> _Tasks for this exercise_
• a. What is the scientific name of the sea nettle identified in the kayak tour account below?
• b. Extend the account below of the sea nettle found on the San Juan Islands kayak tour, picking up after its final sentence.

> _Extract_
· · ·

This past weekend, on our one day San Juan Islands kayak tour, we found an unusual jelly fish that we have never before encountered in this area on our kayaking trips. As you can see from the photo, it was stunningly beautiful with an amber bell, purple stinging tentacles, and pink oral tentacles. It was about 8 inches in diameter and 2 feet long.
It turned out to be a type of true jelly in the class Scyphozoa, commonly called the sea nettle. Several other species of jellies are commonly called “sea nettle” so its important to know the scientific name for jellies to avoid this kind of confusion. Chrysaora fuscescens is common in coastal waters of California and Oregon, less so west to Japan, north to the Gulf of Alaska, and south to the Baja Peninsula. It usually reaches its greatest abundance in late summer or autumn and it one of the few jellies to survive well into the winter months.
Chrysaora fuscescens does not often venture into inland waters like the San Juan Islands so far from the Pacific Ocean. But this would be the best season to find one, and this year especially so. That’s because some scientists suspect that its population is increasing due to human influences, such as excessive nitrogen from sewage and farms, and higher ocean temperatures. If true, this jelly may be having a negative impact on larval fishes such as salmon that are crucial to our eagles and orca whales.

· · ·

> _Data block_
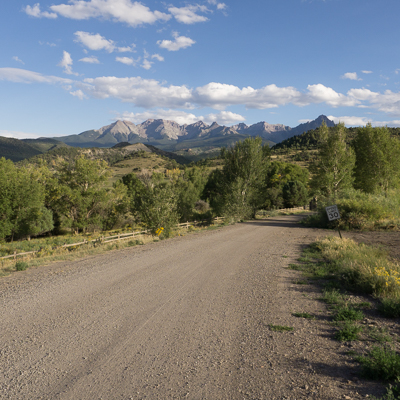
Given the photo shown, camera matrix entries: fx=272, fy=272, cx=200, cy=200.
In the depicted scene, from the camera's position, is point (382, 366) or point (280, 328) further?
point (280, 328)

· · ·

> _Answers to the problems_
• a. Chrysaora fuscescens

• b.
Chrysaora fuscescens can grow as large as 3 feet in diameter, although most are less than 1 foot across. The long, spiraling oral arms and the 24 tentacles may stretch far as 12 to 15 feet. It is commonly displayed at public aquariums because it is colorful and relatively easy to raise. It takes only 3 months to bring them from polyp to adult. Pain caused by its sting is similar to that of a bee sting or brushing across nettles and does not have serious effects except in those individuals who are sensitive to the toxin.
The San Juan Islands are home to over 60 species of jelly fish with the greatest diversity present in spring. By summer, our waters are dominated by about 10 large species that have consumed all the smaller types! Some of our jellies glow at night making quite a spectacle on our bioluminescence night kayak tours.